We do understand some of the basics. Entire portions of the human brain specialize in distinguishing one face from another. We know that part of the process involves our minds computing ratios between different features like the eyes and nose, Gabrieli says. These vary from person to person, and while the differences are incredibly small, we excel at the task. We can also compensate for variability introduced by changes in distance, lighting, and expression. “All those things distort those metrics,” Gabrieli says. “It’s that variety, and that subtlety, of the spatial relations of the face that identify an individual that are remarkable about human face perception,” he adds. “People have found it very hard to program into machines or software.”
All of these problems seem possible for computers to solve. Higher resolution cameras could allow for more accurate measurements between features, for example, and cameras that sense outside the visible spectrum could correct for bad lighting.
Rather, the insurmountable hurdle in the quest for highly accurate automated face recognition, at least for now, is how our minds resolve that information into a recognizable face. It’s nothing like how computers do it. Computer algorithms scan an image of a face with a series of windows, or filters, of different sizes. These filters are looking for subtle changes in texture—the brightness of one pixel compared with its neighbors in the window—over the entire face. Each filter creates its own data layer, and final analysis is based on the unique texture values for each point in each layer. If enough values agree with data from a reference image, then it’s declared a match.

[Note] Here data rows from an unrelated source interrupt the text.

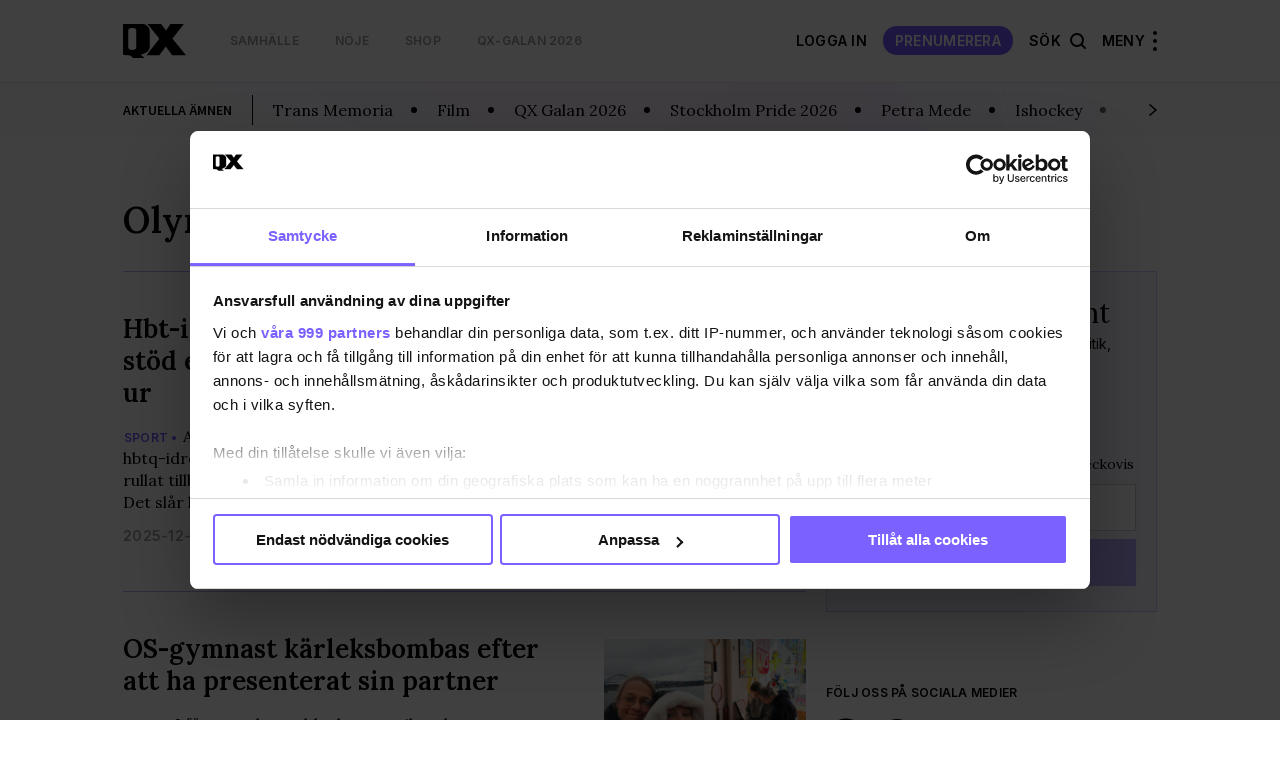

--- FILE ---
content_type: application/x-javascript
request_url: https://consentcdn.cookiebot.com/consentconfig/458b59eb-55f7-4a19-9f97-0c920c64c33f/qx.se/configuration.js
body_size: 716
content:
CookieConsent.configuration.tags.push({id:181977053,type:"script",tagID:"",innerHash:"",outerHash:"",tagHash:"16041174216814",url:"https://consent.cookiebot.com/uc.js",resolvedUrl:"https://consent.cookiebot.com/uc.js",cat:[1]});CookieConsent.configuration.tags.push({id:181977055,type:"script",tagID:"",innerHash:"",outerHash:"",tagHash:"11503794037392",url:"",resolvedUrl:"",cat:[4]});CookieConsent.configuration.tags.push({id:181977056,type:"script",tagID:"",innerHash:"",outerHash:"",tagHash:"1990632159297",url:"",resolvedUrl:"",cat:[1,3]});CookieConsent.configuration.tags.push({id:181977057,type:"script",tagID:"",innerHash:"",outerHash:"",tagHash:"17168310621144",url:"https://www.qx.se/cdigo-audit.js?ver=1.1.0",resolvedUrl:"https://www.qx.se/cdigo-audit.js?ver=1.1.0",cat:[3]});CookieConsent.configuration.tags.push({id:181977061,type:"iframe",tagID:"",innerHash:"",outerHash:"",tagHash:"8440335879271",url:"https://open.spotify.com/embed/track/5LV4NIThGpr8F7kqQEtv9o?utm_source=generator",resolvedUrl:"https://open.spotify.com/embed/track/5LV4NIThGpr8F7kqQEtv9o?utm_source=generator",cat:[3,5]});CookieConsent.configuration.tags.push({id:181977064,type:"iframe",tagID:"",innerHash:"",outerHash:"",tagHash:"2493165575514",url:"https://e.issuu.com/embed.html?u=qxtra&d=qxmars2018",resolvedUrl:"https://e.issuu.com/embed.html?u=qxtra&d=qxmars2018",cat:[4,5]});CookieConsent.configuration.tags.push({id:181977065,type:"iframe",tagID:"",innerHash:"",outerHash:"",tagHash:"13069606997546",url:"https://w.soundcloud.com/player/?visual=true&url=https%3A%2F%2Fapi.soundcloud.com%2Ftracks%2F441530616&show_artwork=true&maxheight=750&maxwidth=500",resolvedUrl:"https://w.soundcloud.com/player/?visual=true&url=https%3A%2F%2Fapi.soundcloud.com%2Ftracks%2F441530616&show_artwork=true&maxheight=750&maxwidth=500",cat:[1,3]});CookieConsent.configuration.tags.push({id:181977066,type:"iframe",tagID:"",innerHash:"",outerHash:"",tagHash:"3559564899001",url:"https://www.youtube.com/embed/YneKprZUl5w",resolvedUrl:"https://www.youtube.com/embed/YneKprZUl5w",cat:[4]});CookieConsent.configuration.tags.push({id:181977069,type:"script",tagID:"",innerHash:"",outerHash:"",tagHash:"17531876993666",url:"https://js.stripe.com/v3/?ver=4.21.6",resolvedUrl:"https://js.stripe.com/v3/?ver=4.21.6",cat:[1,2]});CookieConsent.configuration.tags.push({id:181977070,type:"iframe",tagID:"",innerHash:"",outerHash:"",tagHash:"7559704138841",url:"https://www.ustream.tv/embed/1291864?wmode=direct&volume=0&showtitle=false",resolvedUrl:"https://www.ustream.tv/embed/1291864?wmode=direct&volume=0&showtitle=false",cat:[1,2,3,4,5]});CookieConsent.configuration.tags.push({id:181977074,type:"iframe",tagID:"",innerHash:"",outerHash:"",tagHash:"13542395327674",url:"https://www.mrctv.org/embed/108137",resolvedUrl:"https://www.mrctv.org/embed/108137",cat:[3,4,5]});CookieConsent.configuration.tags.push({id:181977076,type:"iframe",tagID:"",innerHash:"",outerHash:"",tagHash:"942603358666",url:"https://www.dailymotion.com/embed/video/xu21te",resolvedUrl:"https://www.dailymotion.com/embed/video/xu21te",cat:[1,2,3,4,5]});CookieConsent.configuration.tags.push({id:181977077,type:"iframe",tagID:"",innerHash:"",outerHash:"",tagHash:"17316490234978",url:"https://sverigesradio.se/embed/episode/2350396",resolvedUrl:"https://sverigesradio.se/embed/episode/2350396",cat:[5]});CookieConsent.configuration.tags.push({id:181977078,type:"iframe",tagID:"",innerHash:"",outerHash:"",tagHash:"631247058658",url:"https://www.youtube.com/embed/z5oyqiBUJWk",resolvedUrl:"https://www.youtube.com/embed/z5oyqiBUJWk",cat:[4]});CookieConsent.configuration.tags.push({id:181977082,type:"script",tagID:"",innerHash:"",outerHash:"",tagHash:"13569471095351",url:"https://platform.twitter.com/widgets.js",resolvedUrl:"https://platform.twitter.com/widgets.js",cat:[1,4]});CookieConsent.configuration.tags.push({id:181977083,type:"iframe",tagID:"",innerHash:"",outerHash:"",tagHash:"12387975391891",url:"https://www.youtube.com/embed/2mjN2f5tu2s?feature=oembed",resolvedUrl:"https://www.youtube.com/embed/2mjN2f5tu2s?feature=oembed",cat:[4]});

--- FILE ---
content_type: image/svg+xml
request_url: https://www.qx.se/wp-content/themes/qx-wp-theme/assets/images/stod-circle.svg
body_size: -497
content:
<svg width="20" height="18" viewBox="0 0 20 18" fill="none" xmlns="http://www.w3.org/2000/svg">
<circle cx="6.53846" cy="6.61366" r="6.03846" stroke="black"/>
<circle cx="13.4613" cy="10.6137" r="6.03846" stroke="black"/>
</svg>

Humans, on the other hand, understand the face holistically, Gabrieli says. We don’t break it down into its component parts, analyzing a nose’s size, shape, and color, for example. In fact, we’re terrible when we try to do it that way. “If you show a nose on a face, people do way better at recognizing that nose when it comes back with a face as opposed to the nose by itself,” Gabrieli says. An analogy, he adds, is proofreading. When we’re reading over a passage we just wrote, we’ll often miss typos because we don’t read letter by letter—we understand the word as a whole, every letter simultaneously. “Faces are like that with a vengeance.”
There is evidence that, like with computers, the human mind requires some level of training to recognize faces. Babies are born with an innate ability to pick out a friendly visage, but as we grow up, we hone our skills on the people around us. Scientists have found evidence of this in studies where people are asked to identify others of a different race. For people who have had little to no exposure to that race, differentiating between individuals is surprisingly difficult.
It suggests that computers could get better at face recognition, too, if we train them enough. Other problems that have stymied automated facial recognition, such as low-resolution footage like that of the Tsarnaev brothers at the Boston Marathon, can easily be solved by technological advances. But even more training and better technology may not be enough to bring computers up to our level. Until we understand exactly how humans perceive faces, there may never be an algorithm that’s as accurate as we can be.
“The fact that we have this ingrained, evolved, not-well-understood-at-all coding for faces,” Gabrieli says, “and because we haven’t been able to push too far beyond saying, ‘It has this holistic quality,’ psychologists can’t give much helpful information to computer scientists.”